Biden menyerukan agar kongres Amerika Serikat segera mendesak Presiden Donald Trump, untuk melarang chokeholds (melingkarkan lengan di leher orang lain dalam genggaman yang erat dari belakang) oleh aparat kepolisian.

“Saya memanggil kongres untuk bertindak bulan ini pada reformasi polisi nyata untuk melarang chokeholds. Kongres harus meletakkannya di meja presiden dalam beberapa hari ke depan,” tegas Biden ketika berbicara di hadapan para pendukungnya di kota Philadelphia, Pennsylvania, sebagaimana disiarkan langsung oleh Al Jazeera, Selasa (2/6/2020).

Wakil Presiden Amerika Serikat ke – 47 itu turut mendorong pula untuk adanya payung hukum jelas, bagi standar penggunaan senjata oleh aparat kepolisian.

“Langkah-langkah lainnya yaitu mentransfer senjata perang kepada pasukan polisi, meningkatkan pengawasan dan akuntabilitas, untuk membuat model penggunaan standar yang juga harus dijadikan hukum bulan ini. Tidak ada lagi alasan,” ucap kandidat dari Partai Demokrat itu.

Biden menyebut adanya reformasi di tubuh kepolisian, maka akan mengubah cara kerja para polisi di negeri Paman Sam itu.
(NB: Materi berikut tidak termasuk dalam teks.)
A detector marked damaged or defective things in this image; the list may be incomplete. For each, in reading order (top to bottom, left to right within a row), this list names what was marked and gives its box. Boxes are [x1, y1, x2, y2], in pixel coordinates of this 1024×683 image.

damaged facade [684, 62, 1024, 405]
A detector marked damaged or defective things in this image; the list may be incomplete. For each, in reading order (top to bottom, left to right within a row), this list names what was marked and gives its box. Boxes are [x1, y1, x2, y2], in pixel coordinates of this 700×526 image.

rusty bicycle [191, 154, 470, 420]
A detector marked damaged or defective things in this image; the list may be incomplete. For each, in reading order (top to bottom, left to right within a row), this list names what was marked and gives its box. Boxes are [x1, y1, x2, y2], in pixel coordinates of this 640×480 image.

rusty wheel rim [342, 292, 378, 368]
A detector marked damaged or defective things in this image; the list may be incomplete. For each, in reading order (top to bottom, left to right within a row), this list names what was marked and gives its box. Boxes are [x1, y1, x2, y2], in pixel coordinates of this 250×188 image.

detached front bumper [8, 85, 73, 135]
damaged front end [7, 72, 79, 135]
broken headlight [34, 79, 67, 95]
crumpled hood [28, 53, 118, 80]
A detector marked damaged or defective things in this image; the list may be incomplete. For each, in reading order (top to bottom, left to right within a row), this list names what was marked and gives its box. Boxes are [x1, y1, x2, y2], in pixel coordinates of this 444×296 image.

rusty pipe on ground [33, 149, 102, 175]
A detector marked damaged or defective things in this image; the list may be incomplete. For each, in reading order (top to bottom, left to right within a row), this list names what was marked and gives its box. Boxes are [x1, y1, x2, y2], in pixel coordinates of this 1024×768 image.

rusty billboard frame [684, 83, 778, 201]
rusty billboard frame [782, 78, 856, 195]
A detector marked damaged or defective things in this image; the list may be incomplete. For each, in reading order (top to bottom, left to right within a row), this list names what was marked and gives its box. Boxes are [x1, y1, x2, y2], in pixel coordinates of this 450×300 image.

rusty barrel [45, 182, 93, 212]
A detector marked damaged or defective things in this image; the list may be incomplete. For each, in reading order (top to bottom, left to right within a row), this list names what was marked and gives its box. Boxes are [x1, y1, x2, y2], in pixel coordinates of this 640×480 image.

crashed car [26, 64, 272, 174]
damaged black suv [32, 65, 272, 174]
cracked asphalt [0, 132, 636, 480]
“Pemerintah federal harus memberikan berbagai kota seperti alat-alat dan sumber daya yang mereka butuhkan. Mereka perlu melaksanakan reformasi. Lebih banyak petugas polisi yang memenuhi standar prosesi yang lebih tinggi. Kebanyakan dari mereka melakukannya. Lebih banyak alasan mengapa polisi yang buruk harus ditangani dengan sangat dan cepat. Kita semua perlu melihat dengan saksama budaya yang memungkinkan tragedi yang tidak masuk akal ini terus terjadi,” papar Biden.

Sedangkan, Presiden Donald Trump menegaskan akan mengerahkan aparat militer, jika eskalasi gelombang protes yang brutal tidak kunjung reda.

“Jika kota atau Negara Bagian menolak untuk mengambil tindakan yang diperlukan untuk mempertahankan kehidupan dan properti penduduk mereka, maka saya akan mengerahkan militer negara bersatu dengan cepat menyelesaikan masalah bagi mereka,” ujar Trump di Gedung Putih seperti dilansir dalam siaran BBC, Senin (1/6/2020).

Donald Trump bahkan menyebut aksi protes yang diwarnai dengan aksi penjarahan dan pengrusakan itu, sebagai aksi teror dalam negeri.

“Dalam beberapa hari ini bangsa kita telah dicengkram oleh anarkis profesional, gerombolan perusuh, pembakar, penjarah, kriminal, perusuh, antifa, dan lainnya. Itu bukanlah merupakan bagian dari aksi protes yang damai. Ini adalah teror domestik, perusakan terhadap hidup orang-orang yang tidak berdosa atau menyebabkan banyak orang yang tidak bersalah berjatuhan. Darah merupakan pelanggaran bagi kemanusiaan serta tindakan yang melawan tuhan,” pungkas Trump.

Sementara, Trump yang sempat berfoto di depan Gereja St, John’s menuai kritik dari banyak pihak. Sebab, polisi menembakkan gas air mata untuk mengusir para demonstran yang tengah berunjuk rasa atas kematian George Floyd dari luar Gedung Putih sesaat sebelum Trump menuju ke gereja yang sempat dilanda kebakaran dalam aksi protes akhir pekan lalu tersebut.

Sejak protes kematian George Floyd bergulir hingga saat ini setidaknya ribuan demonstran telah ditangkap.

George Floyd akhirnya menghembuskan nafas terakhir usai lehernya ditindih oleh oknum polisi Minneapolis, Derek Chauvin, selama sembilan menit tanpa perlawanan, Selasa (25/5/2020).